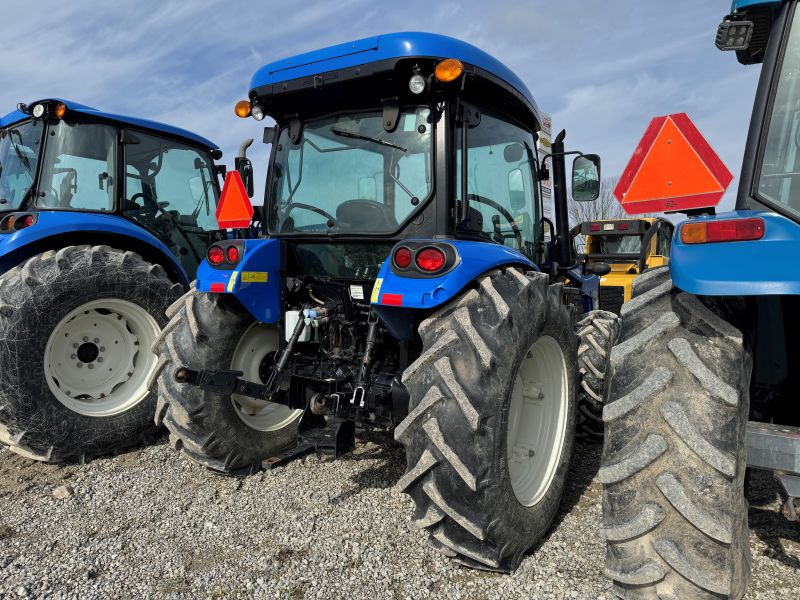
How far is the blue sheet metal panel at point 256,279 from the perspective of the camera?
3.02 m

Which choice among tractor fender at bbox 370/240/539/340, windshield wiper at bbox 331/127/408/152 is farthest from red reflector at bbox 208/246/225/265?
tractor fender at bbox 370/240/539/340

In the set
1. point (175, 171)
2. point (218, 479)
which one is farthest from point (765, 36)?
point (175, 171)

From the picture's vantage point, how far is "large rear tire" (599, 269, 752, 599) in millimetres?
1643

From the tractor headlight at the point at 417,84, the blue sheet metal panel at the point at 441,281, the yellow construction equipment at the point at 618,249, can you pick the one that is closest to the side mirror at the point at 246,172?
the tractor headlight at the point at 417,84

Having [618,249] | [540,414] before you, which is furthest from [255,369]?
[618,249]

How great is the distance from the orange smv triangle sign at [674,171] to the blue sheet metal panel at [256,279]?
1861 millimetres

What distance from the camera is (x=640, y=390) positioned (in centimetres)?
175

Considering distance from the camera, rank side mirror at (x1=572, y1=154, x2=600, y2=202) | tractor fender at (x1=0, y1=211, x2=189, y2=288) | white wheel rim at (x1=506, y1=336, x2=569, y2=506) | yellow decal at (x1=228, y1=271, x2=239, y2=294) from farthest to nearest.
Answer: tractor fender at (x1=0, y1=211, x2=189, y2=288)
side mirror at (x1=572, y1=154, x2=600, y2=202)
yellow decal at (x1=228, y1=271, x2=239, y2=294)
white wheel rim at (x1=506, y1=336, x2=569, y2=506)

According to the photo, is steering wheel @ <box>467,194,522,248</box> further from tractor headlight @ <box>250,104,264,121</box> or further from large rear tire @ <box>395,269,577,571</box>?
tractor headlight @ <box>250,104,264,121</box>

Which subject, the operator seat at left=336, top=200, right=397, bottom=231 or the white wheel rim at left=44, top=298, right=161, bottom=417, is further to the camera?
the white wheel rim at left=44, top=298, right=161, bottom=417

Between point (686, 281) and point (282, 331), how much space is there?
2203mm

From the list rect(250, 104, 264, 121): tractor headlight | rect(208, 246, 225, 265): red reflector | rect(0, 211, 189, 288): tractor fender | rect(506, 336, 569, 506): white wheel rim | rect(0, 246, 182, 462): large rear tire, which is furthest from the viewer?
rect(0, 211, 189, 288): tractor fender

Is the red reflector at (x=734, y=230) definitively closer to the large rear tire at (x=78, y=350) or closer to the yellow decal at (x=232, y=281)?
the yellow decal at (x=232, y=281)

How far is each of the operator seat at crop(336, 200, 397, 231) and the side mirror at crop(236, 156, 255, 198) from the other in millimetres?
1207
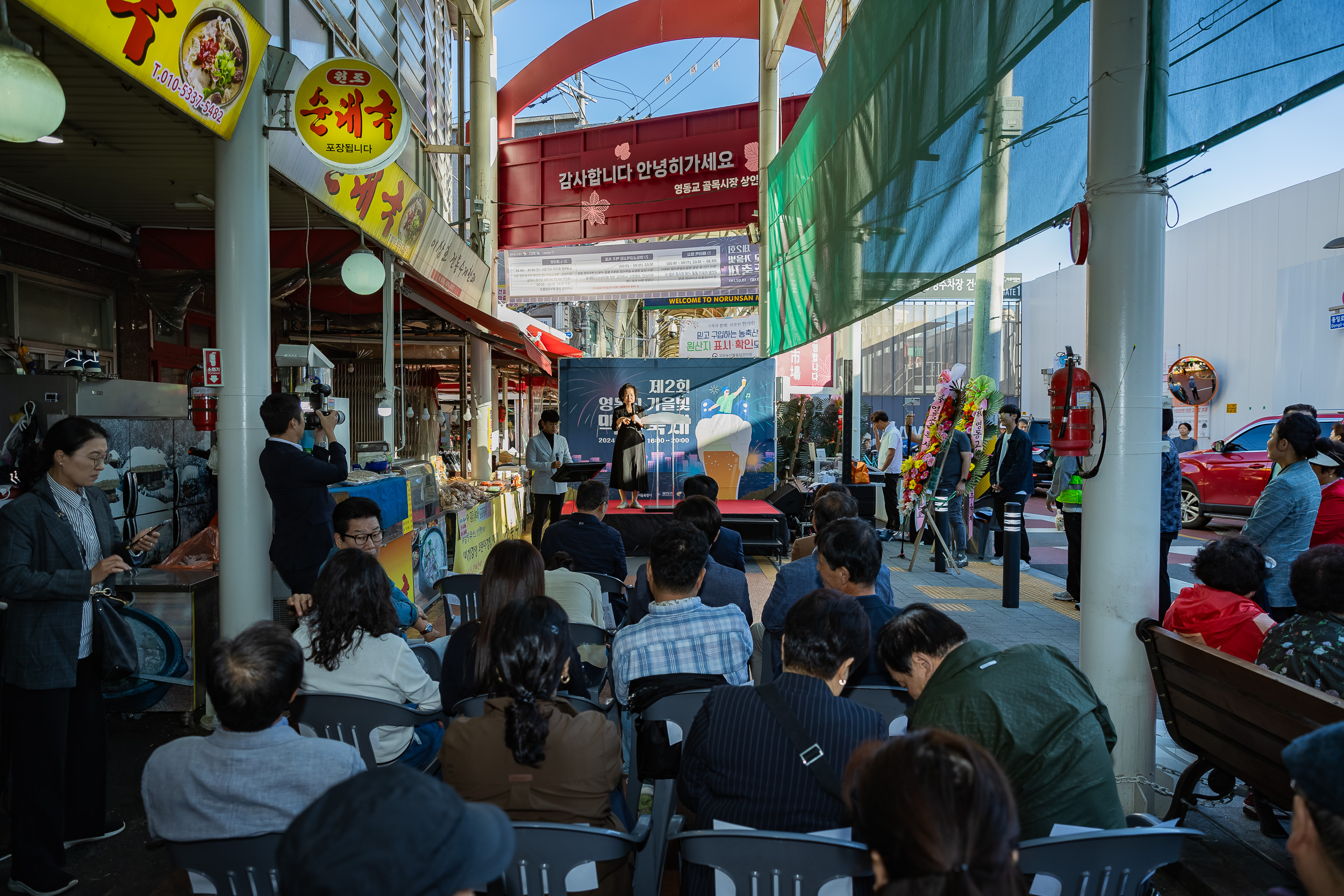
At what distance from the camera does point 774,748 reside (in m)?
1.91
++++
Write out every line of the listing above word for word, leaving the pictures out.

▶ **FULL SOLUTION**:
How far is the blue sheet metal panel at point 256,279 from the perspective of the camera?
3.02 m

Which choice among tractor fender at bbox 370/240/539/340, windshield wiper at bbox 331/127/408/152 is farthest from red reflector at bbox 208/246/225/265?
tractor fender at bbox 370/240/539/340

In the set
1. point (175, 171)
2. point (218, 479)
which one is farthest from point (765, 36)?
point (175, 171)

From the picture's vantage point, how far is "large rear tire" (599, 269, 752, 599) in millimetres?
1643

From the tractor headlight at the point at 417,84, the blue sheet metal panel at the point at 441,281, the yellow construction equipment at the point at 618,249, can you pick the one that is closest to the side mirror at the point at 246,172?
the tractor headlight at the point at 417,84

Having [618,249] | [540,414] before you, which is furthest from [255,369]?
[618,249]

How great is the distance from the orange smv triangle sign at [674,171] to the blue sheet metal panel at [256,279]?
1861 millimetres

What distance from the camera is (x=640, y=390) positioned (in centimetres)?
175

Considering distance from the camera, rank side mirror at (x1=572, y1=154, x2=600, y2=202) | tractor fender at (x1=0, y1=211, x2=189, y2=288) | white wheel rim at (x1=506, y1=336, x2=569, y2=506) | yellow decal at (x1=228, y1=271, x2=239, y2=294) from farthest to nearest.
Answer: tractor fender at (x1=0, y1=211, x2=189, y2=288)
side mirror at (x1=572, y1=154, x2=600, y2=202)
yellow decal at (x1=228, y1=271, x2=239, y2=294)
white wheel rim at (x1=506, y1=336, x2=569, y2=506)

According to the photo, is steering wheel @ <box>467,194,522,248</box> further from tractor headlight @ <box>250,104,264,121</box> or further from large rear tire @ <box>395,269,577,571</box>?
tractor headlight @ <box>250,104,264,121</box>

Which subject, the operator seat at left=336, top=200, right=397, bottom=231 or the white wheel rim at left=44, top=298, right=161, bottom=417, is further to the camera?
the white wheel rim at left=44, top=298, right=161, bottom=417

Between point (686, 281) and point (282, 331), how much space is there?
2203mm

From the list rect(250, 104, 264, 121): tractor headlight | rect(208, 246, 225, 265): red reflector | rect(0, 211, 189, 288): tractor fender | rect(506, 336, 569, 506): white wheel rim | rect(0, 246, 182, 462): large rear tire, which is furthest from the viewer?
rect(0, 211, 189, 288): tractor fender

Is the red reflector at (x=734, y=230) definitively closer to the large rear tire at (x=78, y=350) or closer to the yellow decal at (x=232, y=281)?
the yellow decal at (x=232, y=281)

How far is each of the operator seat at crop(336, 200, 397, 231) and the side mirror at crop(236, 156, 255, 198) from the other in millimetres?
1207
At what distance from the camera does point 774,748 reside (in m)?
1.91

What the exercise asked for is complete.